→ **Your assignment**
In the blog post "Ready to Bolt" below, where does Emerald Lake lie?

Monday, January 03, 2005
Ready to Bolt
You approach the stray cat. It crouches. As you get closer, slowly, you can see the tip of the tail twitch. Its legs may tremble. Its ears are back and the whole face expresses fear. And then you cross an invisible boundary and it bolts, rising, turning and starting to run all in one fluid complex motion. You can tell it's a stray from its behavior; a pet cat will stand up straight and walk over to you. That's one that's never been hurt.
People hide these signs. Daily interactions go on and you never know who's on the edge and who's confidently expecting the best. God knows.
I was hiking with some friends. Years ago, in Rocky Mountain National Park. Every summer my family spent the whole summer out there in a cabin on the park's eastern boundary. Every day I'd get up and watch the weather change on the peaks along the Continental Divide: Pagoda, Thatchtop, Taylor, Hallett, Flattop, Notchtop. We'd go hiking over there, staying on the trails to the named sites. This time some friends from the church had come with me to Emerald Lake, which lies in a cup amid huge boulders and slabs of rock that have fallen from the cliffs.

→ **Data section**
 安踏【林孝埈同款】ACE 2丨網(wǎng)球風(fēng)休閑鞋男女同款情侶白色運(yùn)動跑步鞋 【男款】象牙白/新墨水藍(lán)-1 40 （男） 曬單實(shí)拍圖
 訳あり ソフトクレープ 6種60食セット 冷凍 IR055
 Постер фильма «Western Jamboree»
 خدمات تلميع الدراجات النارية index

* * *

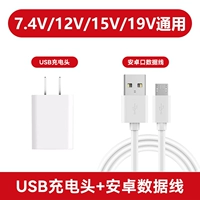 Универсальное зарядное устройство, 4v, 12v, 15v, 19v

→ **Result for this task**
Emerald Lake lies in a cup amid huge boulders and slabs of rock that have fallen from the cliffs.